Recent news in April 2019 suggests that the new reforms in divorce law, likely to be passed in the next few months, will make some divorces less costly and more amicable.
How do I know what I am entitled to?
This is tricky to ascertain until we have met with you. We would suggest that you gather as much financial information as you can such as the value of your property, any outstanding mortgage, assets, investments and pension agreements. This will give us a good basis and as always, we will be as upfront and transparent in our findings as we can.
How can I make sure I will still see my children?
Your children are so important to you and you want to make sure you are still able to see them and spend time with them. The Court doesn't normally get involved with the arrangements for your children unless they are asked to do so.
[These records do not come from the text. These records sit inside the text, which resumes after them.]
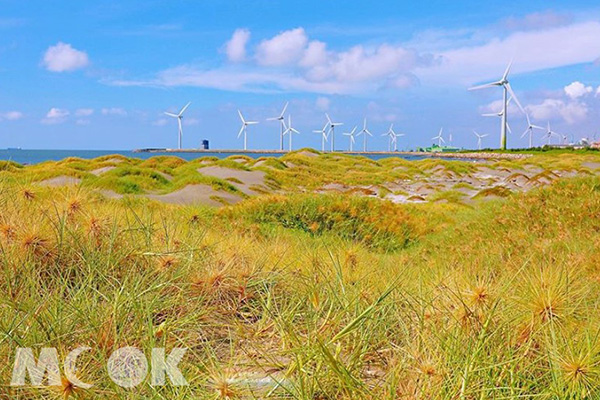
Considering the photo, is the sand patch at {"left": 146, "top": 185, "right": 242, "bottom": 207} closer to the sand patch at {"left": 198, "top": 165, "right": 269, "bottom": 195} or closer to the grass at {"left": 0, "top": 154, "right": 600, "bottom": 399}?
the sand patch at {"left": 198, "top": 165, "right": 269, "bottom": 195}

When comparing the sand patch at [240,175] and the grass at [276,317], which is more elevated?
the grass at [276,317]

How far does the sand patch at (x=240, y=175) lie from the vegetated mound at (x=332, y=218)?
19112mm

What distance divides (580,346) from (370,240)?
11.6m

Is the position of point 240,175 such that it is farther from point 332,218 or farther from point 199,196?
point 332,218

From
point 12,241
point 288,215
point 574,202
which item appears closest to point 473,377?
point 12,241

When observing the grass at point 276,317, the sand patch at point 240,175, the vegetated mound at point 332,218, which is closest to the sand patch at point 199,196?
the sand patch at point 240,175

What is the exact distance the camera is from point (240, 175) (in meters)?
40.5

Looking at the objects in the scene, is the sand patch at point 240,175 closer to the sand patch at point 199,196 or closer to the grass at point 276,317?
the sand patch at point 199,196

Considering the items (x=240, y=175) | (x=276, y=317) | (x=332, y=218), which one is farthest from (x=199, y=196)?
(x=276, y=317)

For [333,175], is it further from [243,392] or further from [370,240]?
[243,392]

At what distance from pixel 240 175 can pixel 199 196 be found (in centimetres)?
1283

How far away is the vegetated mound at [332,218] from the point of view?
15.5 meters

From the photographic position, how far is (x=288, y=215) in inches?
643

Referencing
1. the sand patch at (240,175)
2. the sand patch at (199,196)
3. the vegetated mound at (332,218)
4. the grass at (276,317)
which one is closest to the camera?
the grass at (276,317)
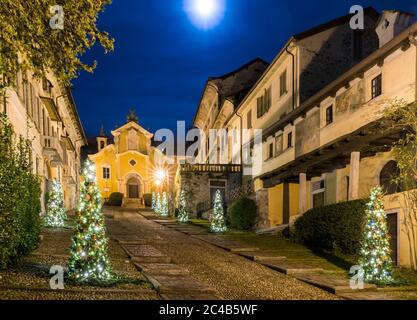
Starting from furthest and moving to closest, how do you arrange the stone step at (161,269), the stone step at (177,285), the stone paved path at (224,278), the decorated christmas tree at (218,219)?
the decorated christmas tree at (218,219), the stone step at (161,269), the stone paved path at (224,278), the stone step at (177,285)

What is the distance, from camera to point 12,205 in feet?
31.4

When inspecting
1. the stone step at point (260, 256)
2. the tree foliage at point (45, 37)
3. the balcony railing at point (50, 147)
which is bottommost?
the stone step at point (260, 256)

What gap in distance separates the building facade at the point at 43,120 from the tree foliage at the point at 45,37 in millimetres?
1035

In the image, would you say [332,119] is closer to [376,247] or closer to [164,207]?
[376,247]

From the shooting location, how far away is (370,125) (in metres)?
14.7

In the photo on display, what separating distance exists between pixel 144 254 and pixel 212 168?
20.7 m

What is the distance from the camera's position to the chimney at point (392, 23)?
1791 cm

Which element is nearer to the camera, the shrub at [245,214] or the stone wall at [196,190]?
the shrub at [245,214]

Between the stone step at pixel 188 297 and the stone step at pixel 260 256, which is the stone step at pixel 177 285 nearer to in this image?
the stone step at pixel 188 297

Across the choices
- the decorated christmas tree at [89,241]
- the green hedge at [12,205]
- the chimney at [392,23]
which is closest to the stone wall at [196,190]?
the chimney at [392,23]

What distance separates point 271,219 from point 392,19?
12.3 metres
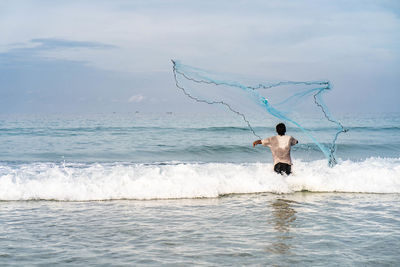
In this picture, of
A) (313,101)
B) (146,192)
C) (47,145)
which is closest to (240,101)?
(313,101)

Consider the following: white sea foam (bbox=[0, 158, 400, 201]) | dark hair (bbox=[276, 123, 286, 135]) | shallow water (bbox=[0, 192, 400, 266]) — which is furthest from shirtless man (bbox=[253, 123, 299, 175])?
shallow water (bbox=[0, 192, 400, 266])

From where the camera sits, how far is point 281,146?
28.3 ft

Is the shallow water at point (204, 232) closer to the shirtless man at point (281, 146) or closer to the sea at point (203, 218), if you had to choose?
the sea at point (203, 218)

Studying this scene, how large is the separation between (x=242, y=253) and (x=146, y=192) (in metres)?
4.26

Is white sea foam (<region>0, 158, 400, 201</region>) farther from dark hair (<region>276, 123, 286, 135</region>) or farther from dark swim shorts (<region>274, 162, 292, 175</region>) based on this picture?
dark hair (<region>276, 123, 286, 135</region>)

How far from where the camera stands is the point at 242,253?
14.9ft

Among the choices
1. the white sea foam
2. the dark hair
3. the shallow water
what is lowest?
the shallow water

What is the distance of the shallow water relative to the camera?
14.6 feet

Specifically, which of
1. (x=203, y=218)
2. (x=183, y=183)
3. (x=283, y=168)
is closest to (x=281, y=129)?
(x=283, y=168)

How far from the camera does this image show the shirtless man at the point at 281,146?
8602 millimetres

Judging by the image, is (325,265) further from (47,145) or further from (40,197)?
(47,145)

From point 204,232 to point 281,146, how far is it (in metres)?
3.78

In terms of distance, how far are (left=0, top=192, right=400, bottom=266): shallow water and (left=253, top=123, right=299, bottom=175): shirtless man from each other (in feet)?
3.45

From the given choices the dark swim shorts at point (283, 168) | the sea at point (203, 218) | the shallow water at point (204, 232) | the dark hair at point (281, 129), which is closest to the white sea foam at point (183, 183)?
the sea at point (203, 218)
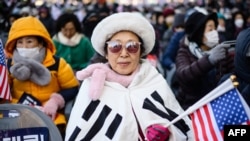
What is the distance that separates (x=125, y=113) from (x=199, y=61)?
1637 millimetres

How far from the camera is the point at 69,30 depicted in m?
8.63

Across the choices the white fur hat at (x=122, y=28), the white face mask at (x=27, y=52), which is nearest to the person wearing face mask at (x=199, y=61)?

Divorce doesn't affect your legal rights with your children and the starting point is that the children have a right to a relationship with both of their parents. If you are unable to agree arrangements for the children between yourselves, we can help with a range of options such as mediation advice, collaborative law or if required, Court proceedings.
Who will be assigned to my case?
All of our family law team are experienced, specialist family law solicitors. Above all, they are friendly and approachable whilst at the same time, able to give you straight talking sound advice. In addition, all of our Family Law specialists are members of the Law Society and members of Resolution which promotes an amicable view of family law issues. Both Christine and Elizabeth are also fully trained Collaborative Lawyers.